2 異国への憧れを感じる香り
歩き出した私に、ポップが話しかけてくる。
『ルイ、今日は何してるんだ?』
「バラの香りに合う香りを探してるとこ。これから果樹園に行ってみようと思って」
『ああ、フロエとシトゥルは仲いいもんな!』
がくっ。
「なぁんだ、ポップは大精霊たちの交友関係、詳しいの!? それなら必死になって集計しなくても、最初からポップに聞けばよかったぁ」
『オレは最初から君の僕だって言ってるだろ? なんでも聞いてくれよ。で、何を集計したって?』
ポップに聞かれ、私は香りの相性の話をした。ポップは短い手を頭の後ろで組んで言う。
『ふぅん、なるほどねー。でも、別にどの系統の香りでも、合うものがないわけじゃないだろ? 意外な組み合わせを探すのが面白いんじゃないか!』
「うっ。ま、まあそうなんだけど、一つの指針としてね!」
闇雲に探すよりはいいかと思ったんだけど、そうか、ありきたりの組み合わせになっちゃうかもしれないかー……

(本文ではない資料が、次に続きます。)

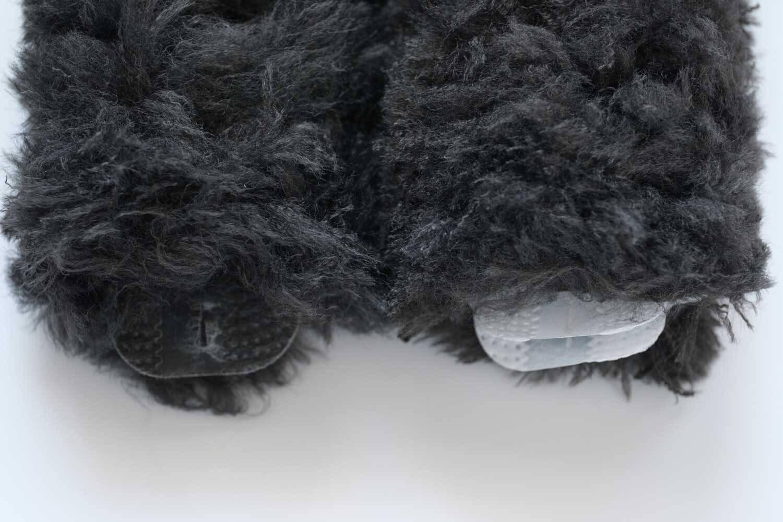 クイックルワイパーハンディ ブラック 2019年版は不織布部分がホワイトで、2017年版は不織布部分もブラック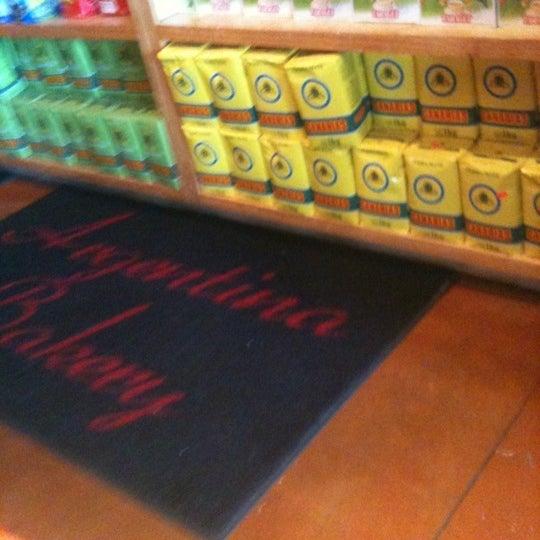 Foto scattata a Argentina Bakery da W B. il 6/3/2012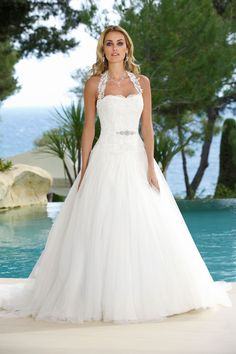 Looking for that special princess wedding dress with that romanic feel? Take a look at the romantic and sexy Ladybird Princess wedding dress collection. Cute Wedding Dress, Princess Wedding Dresses, Wedding Bridesmaid Dresses, Tulle Wedding, Dream Wedding Dresses, Bridal Dresses, Wedding Gowns, Wedding Dress Accessories, Beautiful Gowns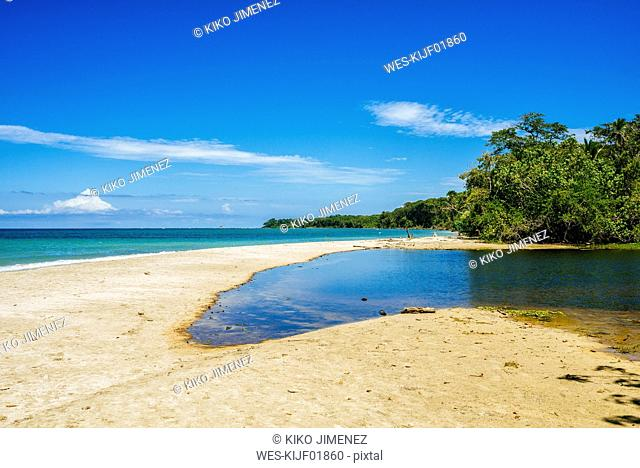 Costa Rica, Limon, Beach landscape in the national park of Cahuita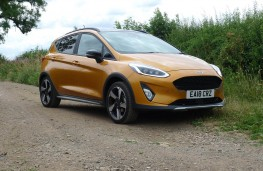 Ford Fiesta Active, front static 2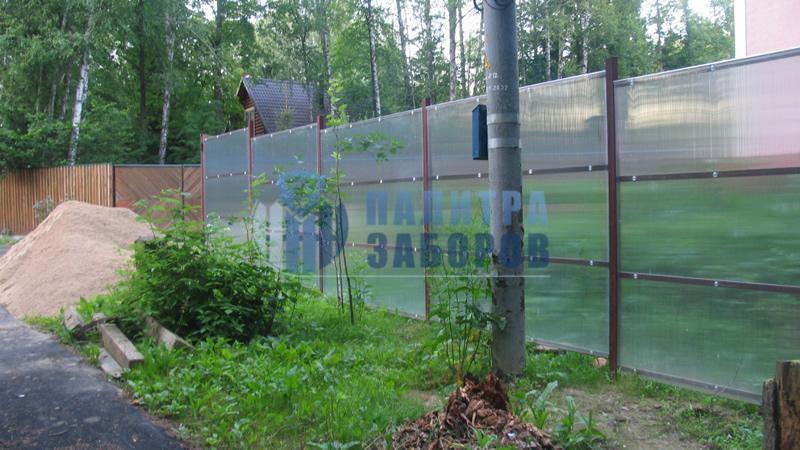 Забор из поликарбоната с утрамбовкой щебнем 200 метров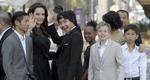 Η Αντζελίνα Τζολί με 6 παιδιά της στην Καμπότζη & η Σιλό με κοστούμι [photos]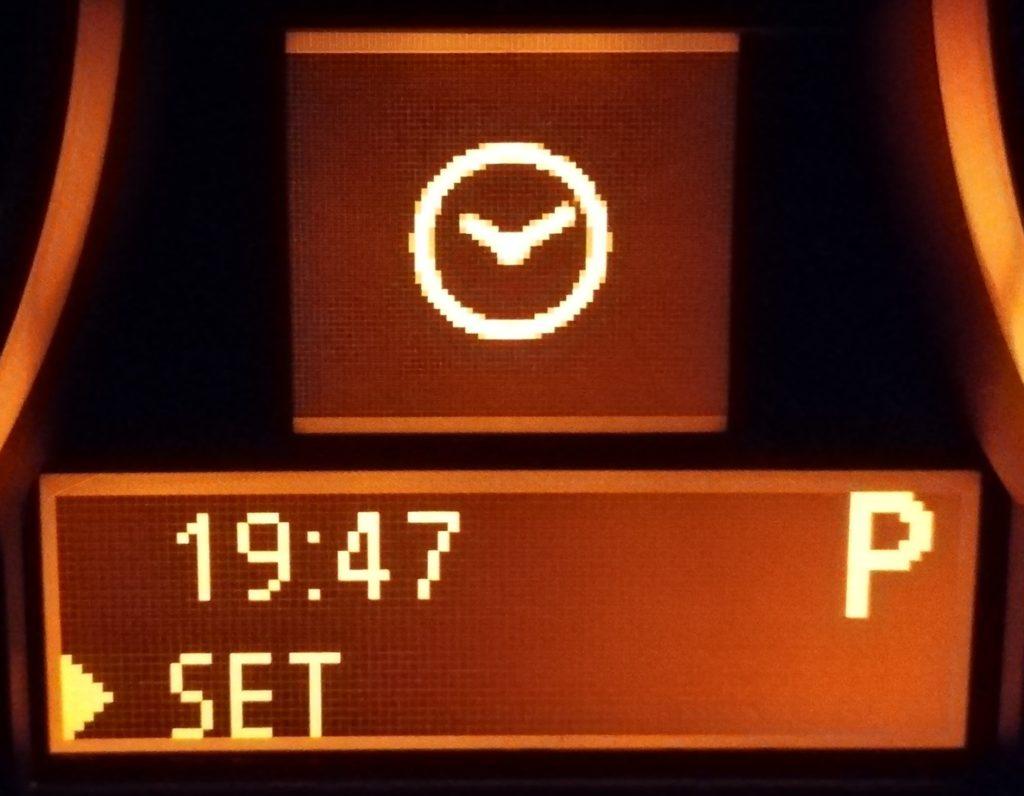 BMWの時計が狂う!?時計の合わせ方の紹介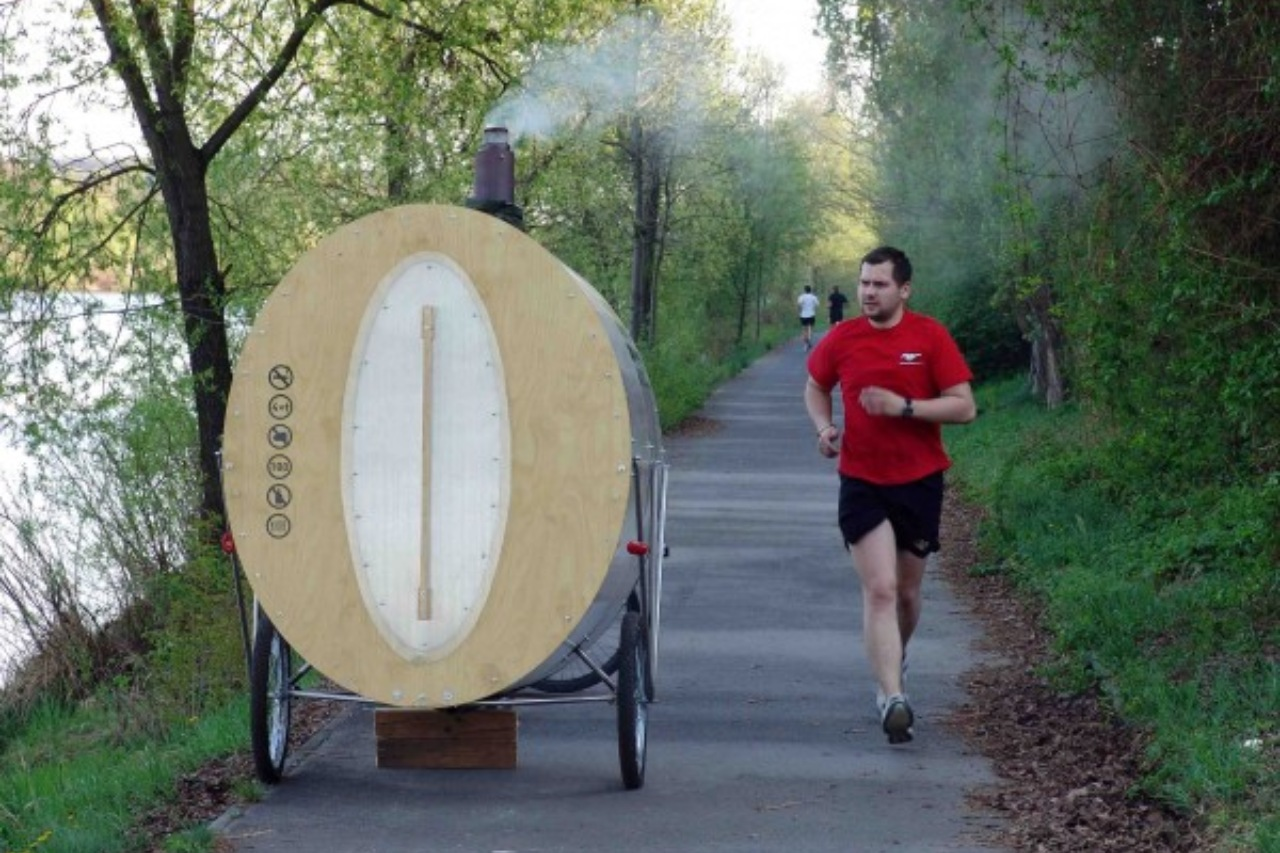 Przyczepka do roweru z sauną nad rzeką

考え込みながら歩いていると、たおやかな声が聞こえた。
『ルイ、何か悩んでいるの?』
「フロエ」
私は振り向く。
咲き乱れるバラの花壇の上に、【花】の大精霊フロエが浮かんでいた。紫の長い髪に紫の瞳をした彼女は、ラベンダーの精霊だ。
私は説明する。
「ヴァシル様にね、バラの香りと合う香りを探すように言われたの。でも、どうしたらいいかわからなくて。ヴァシル様はよく、【花】と【果実】の香りを合わせてるけど」
『ああ、そうですわね。シトゥルとは気が合うんです、わたくし』
フロエは微笑み、そして付け加えた。
『あとは、そうね、エクティスともよくご一緒するわ』
「え、誰? エク……?」
私は聞き返した。
聞いたことがない名前だ。よくご一緒する、って、でも私はヴァシル様の研究室で、それらしい名前を聞いたことがない。
ふふ、と、フロエは笑う。
『そうね、エクティスの姉さまは気まぐれだから。夜の方がよくお姿を現すので、ヴァシル様もエクティスを呼びたいときは夜に呼んでいるわ。ルイは、夜は休んでいるのでしょう? 会ったことがないかもしれませんわね』
「あ、もしかして!」
思い当たった私は、声を上げた。
【花】の大精霊、フロエ。
【果実】の大精霊、シトゥル。
【草】の大精霊、ビーカ。
【樹脂】の大精霊、ハーシュ。
【樹木】の大精霊、トレル。
そして、【スパイス】の大精霊、ポップ。
私、まだ六人しか会っていないんだ。ポップは七番目の大精霊として生まれたんだから、元々いた大精霊がもう一人、いるはず!
「エクティスって、大精霊なの? なんの?」
勢い込んで私が尋ねると、フロエは夢見るような目で空を見上げた。
『そうね……なんて言えばいいのかしら。ここではないどこかへの、憧れのような香り』
「ここではない、どこか……?」
つられて、空を見上げる。
穏やかに晴れた日で、赤レンガの侯爵邸は優しい陽光に照らされている。その上に、まるで空飛ぶ絨毯みたいな形の雲が浮かんでいた。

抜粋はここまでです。